• DESCRIPTION OF THE TASK:
Wherever the string "lowest" appears in the entries below, return the line that holds it.

Saved data entries
----

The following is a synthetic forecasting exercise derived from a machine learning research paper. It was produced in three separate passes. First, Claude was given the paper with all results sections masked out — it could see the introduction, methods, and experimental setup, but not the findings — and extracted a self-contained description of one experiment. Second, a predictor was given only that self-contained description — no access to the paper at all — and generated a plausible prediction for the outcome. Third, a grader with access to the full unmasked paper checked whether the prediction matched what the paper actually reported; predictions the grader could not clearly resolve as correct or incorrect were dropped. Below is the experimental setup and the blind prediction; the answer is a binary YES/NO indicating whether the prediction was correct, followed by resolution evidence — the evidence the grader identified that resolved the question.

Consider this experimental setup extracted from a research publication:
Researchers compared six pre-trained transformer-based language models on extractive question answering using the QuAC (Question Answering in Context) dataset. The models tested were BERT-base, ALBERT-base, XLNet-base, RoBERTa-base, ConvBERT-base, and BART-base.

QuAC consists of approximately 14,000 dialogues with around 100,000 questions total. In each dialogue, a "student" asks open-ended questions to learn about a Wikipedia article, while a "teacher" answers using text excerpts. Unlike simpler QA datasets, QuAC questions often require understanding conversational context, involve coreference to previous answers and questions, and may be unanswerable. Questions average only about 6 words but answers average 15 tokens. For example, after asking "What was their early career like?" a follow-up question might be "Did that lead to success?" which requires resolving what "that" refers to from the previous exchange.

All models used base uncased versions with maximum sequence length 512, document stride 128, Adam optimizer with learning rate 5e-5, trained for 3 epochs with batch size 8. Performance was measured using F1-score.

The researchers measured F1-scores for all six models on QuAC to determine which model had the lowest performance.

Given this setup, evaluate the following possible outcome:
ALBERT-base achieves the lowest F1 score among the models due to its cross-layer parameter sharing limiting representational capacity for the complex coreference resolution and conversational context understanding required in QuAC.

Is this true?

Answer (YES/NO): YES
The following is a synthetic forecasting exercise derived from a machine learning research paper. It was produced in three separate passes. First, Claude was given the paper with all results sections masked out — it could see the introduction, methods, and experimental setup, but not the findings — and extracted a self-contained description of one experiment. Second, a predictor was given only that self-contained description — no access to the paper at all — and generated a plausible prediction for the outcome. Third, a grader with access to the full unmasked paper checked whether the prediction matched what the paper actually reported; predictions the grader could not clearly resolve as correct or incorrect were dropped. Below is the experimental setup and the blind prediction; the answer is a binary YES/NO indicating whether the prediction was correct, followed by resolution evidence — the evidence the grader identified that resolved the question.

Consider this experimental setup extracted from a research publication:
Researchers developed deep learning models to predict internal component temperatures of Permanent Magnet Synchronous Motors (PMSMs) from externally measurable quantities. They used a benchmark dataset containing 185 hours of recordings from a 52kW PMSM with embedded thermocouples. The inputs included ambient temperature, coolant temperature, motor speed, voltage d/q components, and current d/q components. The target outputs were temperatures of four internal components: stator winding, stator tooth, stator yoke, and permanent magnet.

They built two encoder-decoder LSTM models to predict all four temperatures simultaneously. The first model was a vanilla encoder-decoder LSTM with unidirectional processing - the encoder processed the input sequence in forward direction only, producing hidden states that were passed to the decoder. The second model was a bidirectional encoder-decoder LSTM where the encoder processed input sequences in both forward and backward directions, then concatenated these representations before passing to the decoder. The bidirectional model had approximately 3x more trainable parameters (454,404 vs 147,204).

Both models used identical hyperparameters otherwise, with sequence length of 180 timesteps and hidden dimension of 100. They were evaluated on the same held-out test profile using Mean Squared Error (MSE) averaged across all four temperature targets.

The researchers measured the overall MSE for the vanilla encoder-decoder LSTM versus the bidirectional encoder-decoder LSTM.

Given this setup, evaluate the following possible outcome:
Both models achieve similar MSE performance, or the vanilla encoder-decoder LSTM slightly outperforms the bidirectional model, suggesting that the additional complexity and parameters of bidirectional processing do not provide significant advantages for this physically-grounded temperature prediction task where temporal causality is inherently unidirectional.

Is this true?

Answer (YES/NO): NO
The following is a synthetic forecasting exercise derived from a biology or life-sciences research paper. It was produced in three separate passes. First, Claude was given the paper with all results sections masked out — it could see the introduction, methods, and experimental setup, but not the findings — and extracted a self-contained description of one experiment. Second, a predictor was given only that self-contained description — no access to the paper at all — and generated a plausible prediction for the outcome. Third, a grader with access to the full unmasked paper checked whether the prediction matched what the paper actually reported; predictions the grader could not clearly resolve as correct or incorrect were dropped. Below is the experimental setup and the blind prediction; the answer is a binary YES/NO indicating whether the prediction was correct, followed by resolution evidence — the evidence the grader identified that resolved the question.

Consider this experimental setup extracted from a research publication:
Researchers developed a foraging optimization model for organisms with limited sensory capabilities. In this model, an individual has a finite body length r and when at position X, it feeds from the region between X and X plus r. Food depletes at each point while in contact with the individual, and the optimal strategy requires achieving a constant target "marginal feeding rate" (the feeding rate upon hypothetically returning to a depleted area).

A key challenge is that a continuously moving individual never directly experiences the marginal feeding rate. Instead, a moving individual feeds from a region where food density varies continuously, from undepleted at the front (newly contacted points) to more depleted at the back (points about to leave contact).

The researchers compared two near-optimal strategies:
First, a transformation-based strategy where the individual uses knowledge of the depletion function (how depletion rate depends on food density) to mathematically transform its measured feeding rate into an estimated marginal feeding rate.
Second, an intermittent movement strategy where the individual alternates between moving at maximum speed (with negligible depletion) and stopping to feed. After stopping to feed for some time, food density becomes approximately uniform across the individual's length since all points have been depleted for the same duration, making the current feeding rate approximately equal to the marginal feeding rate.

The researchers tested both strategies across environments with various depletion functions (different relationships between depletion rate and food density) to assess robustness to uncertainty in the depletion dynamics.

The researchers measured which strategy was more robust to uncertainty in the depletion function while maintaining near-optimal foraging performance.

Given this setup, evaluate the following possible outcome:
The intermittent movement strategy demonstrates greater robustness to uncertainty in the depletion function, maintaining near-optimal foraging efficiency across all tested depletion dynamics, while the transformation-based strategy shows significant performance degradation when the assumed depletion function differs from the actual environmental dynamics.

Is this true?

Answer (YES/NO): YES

----

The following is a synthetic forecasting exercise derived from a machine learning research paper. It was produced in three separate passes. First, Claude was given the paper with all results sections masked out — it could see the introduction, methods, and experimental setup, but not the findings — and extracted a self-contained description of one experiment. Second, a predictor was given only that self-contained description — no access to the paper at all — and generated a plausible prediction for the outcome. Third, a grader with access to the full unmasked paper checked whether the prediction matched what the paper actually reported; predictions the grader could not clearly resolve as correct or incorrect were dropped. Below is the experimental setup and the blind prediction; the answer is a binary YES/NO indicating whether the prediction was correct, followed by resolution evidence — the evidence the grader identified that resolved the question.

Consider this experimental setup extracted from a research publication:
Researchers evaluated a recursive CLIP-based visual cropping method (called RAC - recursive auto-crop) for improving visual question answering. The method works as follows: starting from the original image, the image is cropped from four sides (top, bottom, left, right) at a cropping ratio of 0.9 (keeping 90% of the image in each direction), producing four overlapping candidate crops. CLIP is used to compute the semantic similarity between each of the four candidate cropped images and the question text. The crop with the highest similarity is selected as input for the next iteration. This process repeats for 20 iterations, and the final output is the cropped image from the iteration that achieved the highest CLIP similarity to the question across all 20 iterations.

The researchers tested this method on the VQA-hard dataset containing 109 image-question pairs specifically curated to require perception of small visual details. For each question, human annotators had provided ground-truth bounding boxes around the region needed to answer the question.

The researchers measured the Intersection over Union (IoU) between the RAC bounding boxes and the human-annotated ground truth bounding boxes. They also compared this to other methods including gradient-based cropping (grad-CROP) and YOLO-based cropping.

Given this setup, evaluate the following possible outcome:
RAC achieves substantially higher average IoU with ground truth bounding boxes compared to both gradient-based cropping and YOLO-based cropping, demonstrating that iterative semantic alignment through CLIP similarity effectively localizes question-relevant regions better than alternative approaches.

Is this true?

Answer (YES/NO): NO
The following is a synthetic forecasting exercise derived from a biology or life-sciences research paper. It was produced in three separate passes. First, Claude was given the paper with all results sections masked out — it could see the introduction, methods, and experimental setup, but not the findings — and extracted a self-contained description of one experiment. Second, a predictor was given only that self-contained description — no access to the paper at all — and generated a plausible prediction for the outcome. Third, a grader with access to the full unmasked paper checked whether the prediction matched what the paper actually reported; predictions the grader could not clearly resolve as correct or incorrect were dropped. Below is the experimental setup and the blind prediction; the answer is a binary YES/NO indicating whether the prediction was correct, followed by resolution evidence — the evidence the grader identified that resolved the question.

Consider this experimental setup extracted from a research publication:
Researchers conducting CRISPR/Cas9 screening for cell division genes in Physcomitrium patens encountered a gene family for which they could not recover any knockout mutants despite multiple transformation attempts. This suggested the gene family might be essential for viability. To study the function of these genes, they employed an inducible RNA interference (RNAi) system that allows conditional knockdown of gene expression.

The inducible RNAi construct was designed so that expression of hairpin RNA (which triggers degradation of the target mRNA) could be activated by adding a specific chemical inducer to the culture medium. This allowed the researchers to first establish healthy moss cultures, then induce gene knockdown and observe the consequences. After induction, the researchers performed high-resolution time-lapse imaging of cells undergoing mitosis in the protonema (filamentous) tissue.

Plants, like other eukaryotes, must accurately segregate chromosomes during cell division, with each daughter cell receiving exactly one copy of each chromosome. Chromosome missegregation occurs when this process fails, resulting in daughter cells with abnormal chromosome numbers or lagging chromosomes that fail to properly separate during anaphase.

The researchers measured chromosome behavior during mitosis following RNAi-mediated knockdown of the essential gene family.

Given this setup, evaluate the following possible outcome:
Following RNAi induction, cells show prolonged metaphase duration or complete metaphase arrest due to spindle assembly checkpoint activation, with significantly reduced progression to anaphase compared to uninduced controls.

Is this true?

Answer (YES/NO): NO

----

• PROBLEM SOLUTION:
The researchers measured F1-scores for all six models on QuAC to determine which model had the lowest performance.
ALBERT-base achieves the lowest F1 score among the models due to its cross-layer parameter sharing limiting representational capacity for the complex coreference resolution and conversational context understanding required in QuAC.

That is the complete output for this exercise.